“Sticks and stone may break my bones, but words can never hurt me.”
This little song is a lie, albeit a well-intentioned one. While I am sure that the heart behind the song is a desire to give children a way to deal with the sting of words, it does just the opposite. It teaches children that words are light, powerless and fleeting when, in fact and experience, they are quite the opposite.
Words have the power to build up and bolster courage and beauty, but they also have a lethal power to destroy and deeply maim. All of us have been on both the giving and receiving ends of these two powerful realities.
“Build up words” is a catch phrase used often in our home, taken directly from Ephesians 4:29.
Let no unwholesome words proceed from your mouth, but only such a word as is good for edification according to the need of the moment, so that it will give grace to those who hear.
The Greek word translated unwholesome is sapros, which literally means “rotten, over-ripe, over-done” and conjures an appropriate image of nasty, foul-smelling fruit.
The Greek word translated proceed is ekporeuomai, which literally means “to journey out from” and emphasizes the outcome, the end-product of the journey. I love how that meaning adds depth to what Paul is writing.
Paul is saying, in essence, “Let no rotten words journey up from your heart and out through your mouth if the end-product will be destruction and pain.”
I love how frank God is with us in His word. He knows our frames and our faltering condition; He knows that our hearts are factories for both life-giving, beautiful words and nasty, rotten words unfit for speaking. We have divided hearts and we can create some rotten thoughts, feelings and words.
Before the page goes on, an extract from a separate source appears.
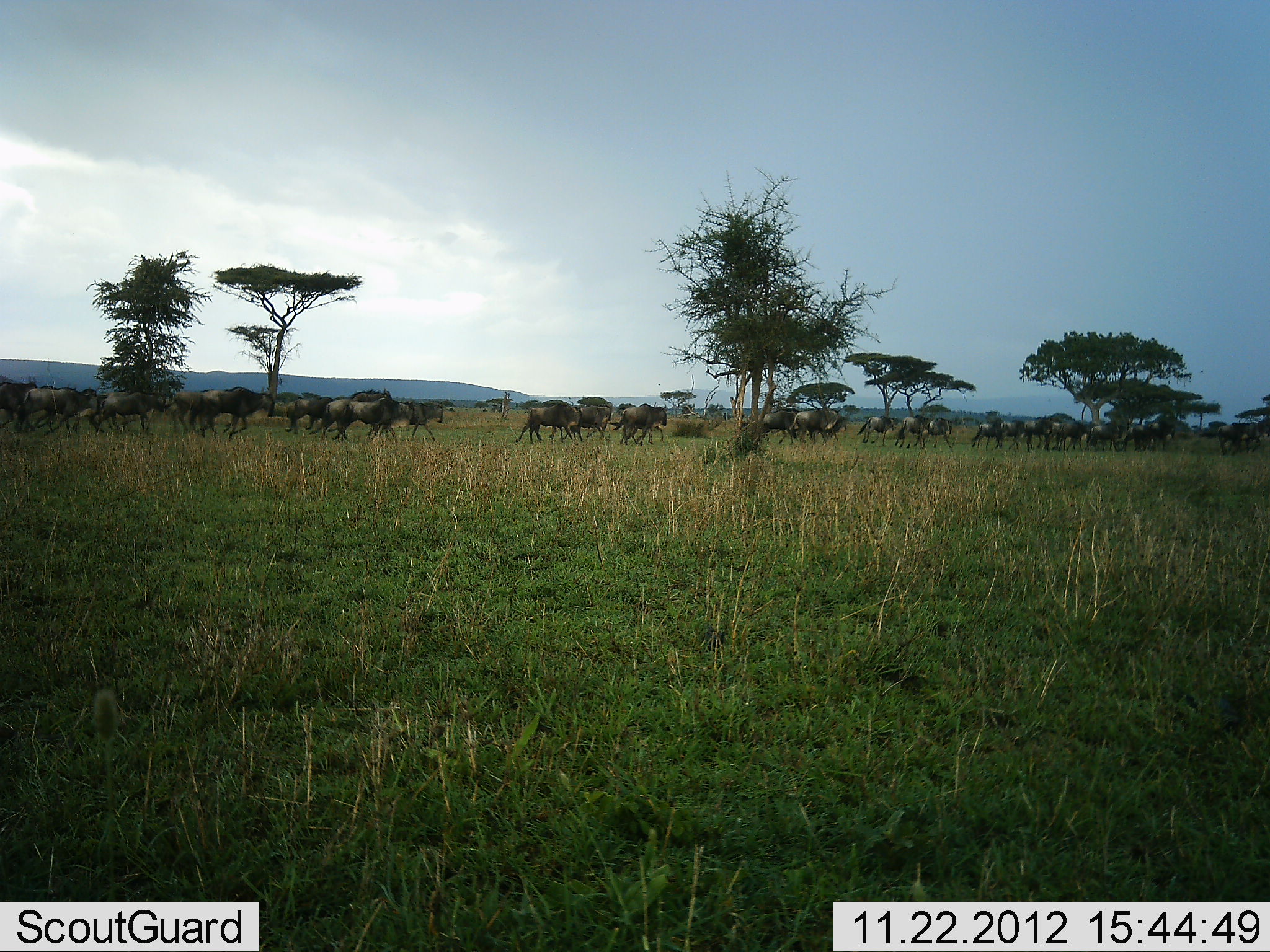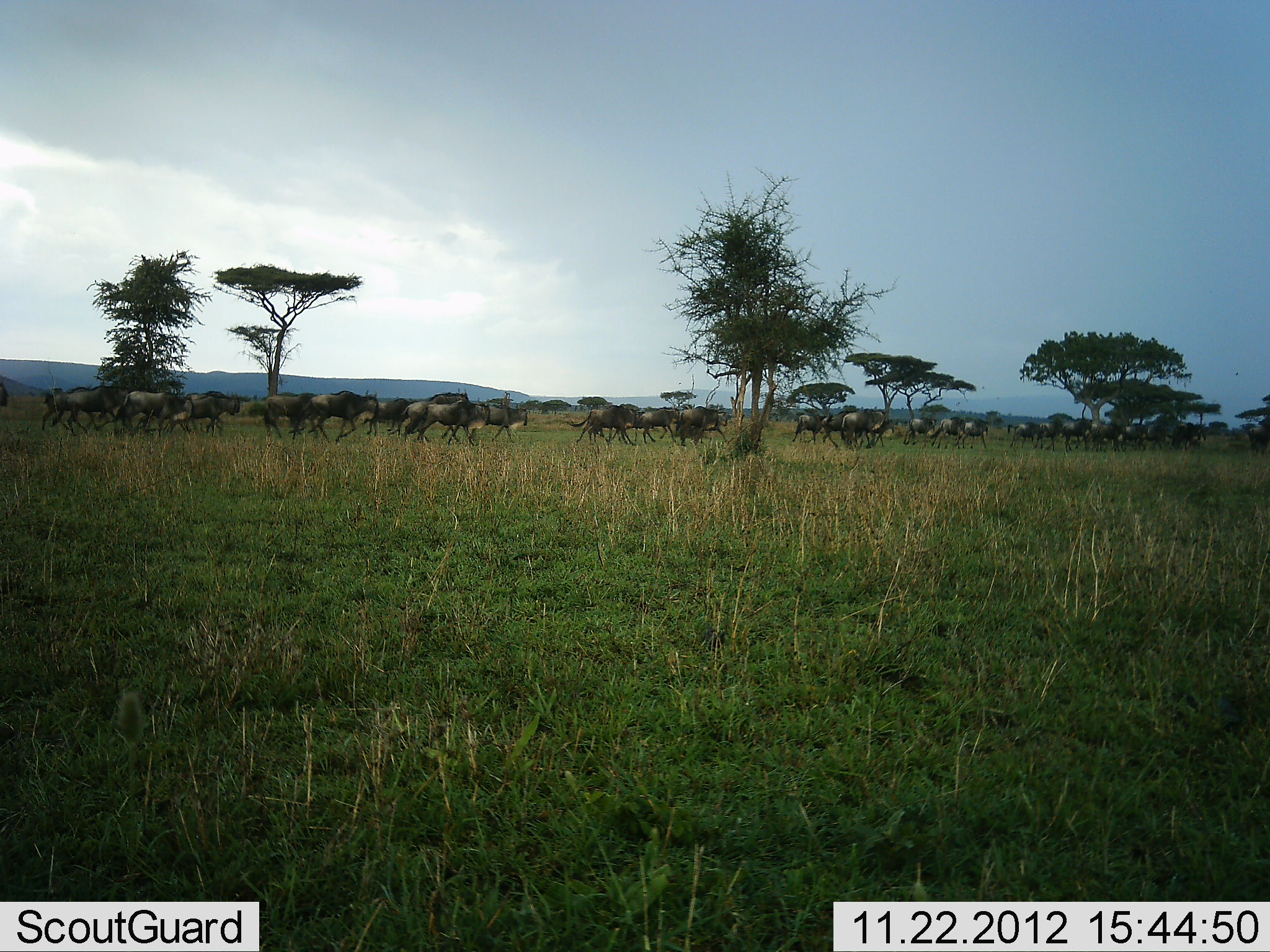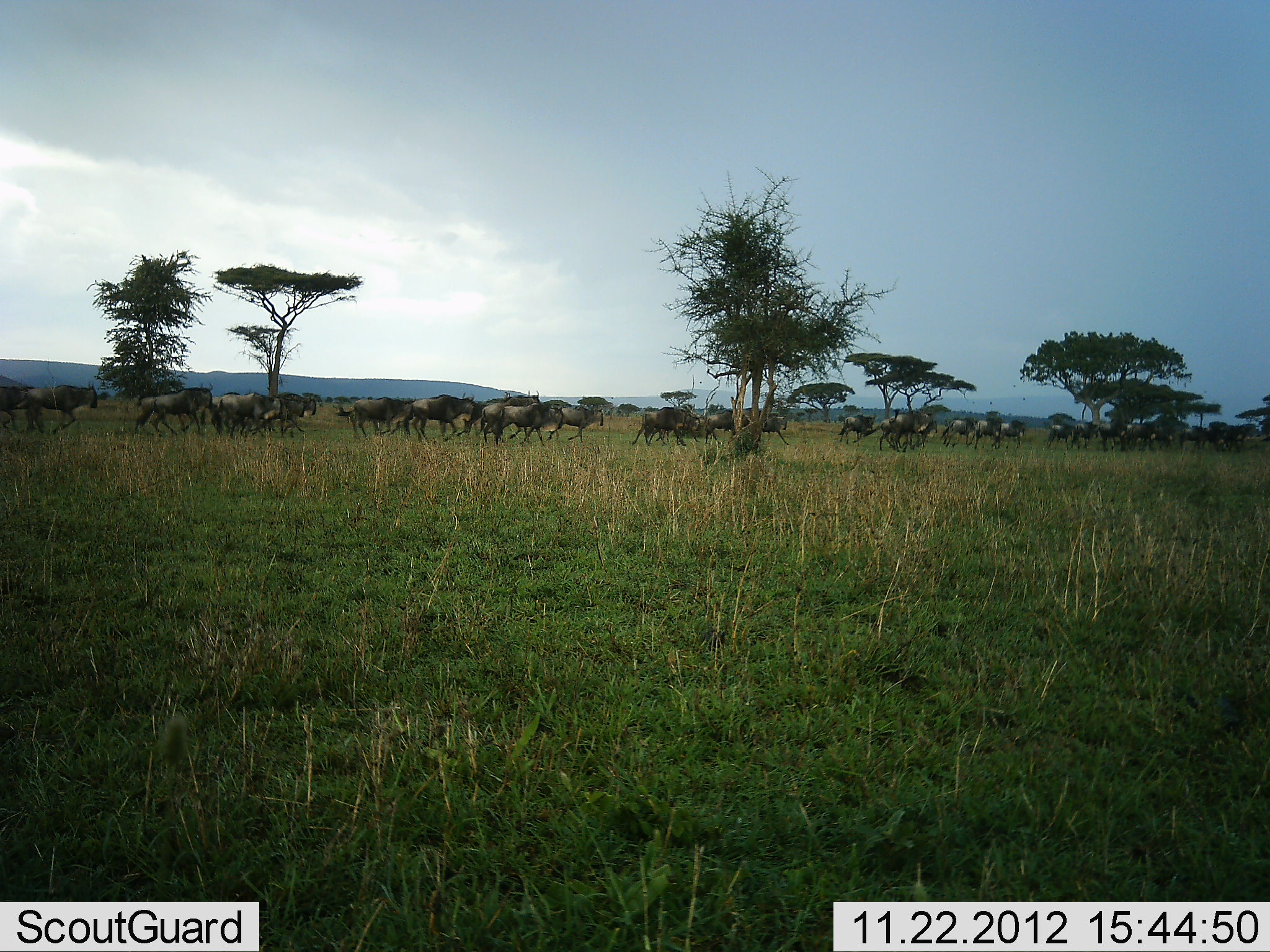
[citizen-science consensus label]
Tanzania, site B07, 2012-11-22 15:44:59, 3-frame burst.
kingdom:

The question, then, becomes, what are we to do with these rotten words? Will we allow them to be passed through the deadly assembly line from the heart through the mouth to the hearer? If not, how do we deal with them?
When rotten words are on the edge of our tongues, we must do truly radical work, which means we must look for the root of that rottenness in our hearts. When nasty behavior or language start to rear their ugly heads, I ask my boys and myself the question, “What’s going on in your heart right now?”
Oftentimes my rotten words come from a heart that is fretting and fuming, too busy, too envious, too threatened. But particulars aside, they always proceed out of a heart that needs a fresh application the good news of the gospel.
Once we have done the radical work of figuring out why our words are rotting, we will have to assess the next steps. Sometimes we realize that the fault was all ours; sometimes we can overlook a wrong or a particular circumstance; other times we must follow the Matthew 18 protocol. Once we have dealt with the rottenness in our heart through the gospel, we will be able to assess what edifying, life-giving words must be used, even if that means a gracious rebuke.
There is one who speaks rashly like the thrusts of the sword, but the tongue of the wise brings healing. Proverbs 12:18
Build-up words don’t always have to be saccharine sweet. Sometimes the words that give healing grace for the moment are the words of a loving rebuke or correction. But loving correction can never proceed from a rotten heart.
When we blow it, when they blow it, and rotten words wreak their havoc, we will have an opportunity to demonstrate the power of words by saying and modeling two phrases: “I am sorry” and “You are forgiven.” Thus we shall continue until the day when our rotten hearts are completely uprooted and only the language of life will proceed from our lips.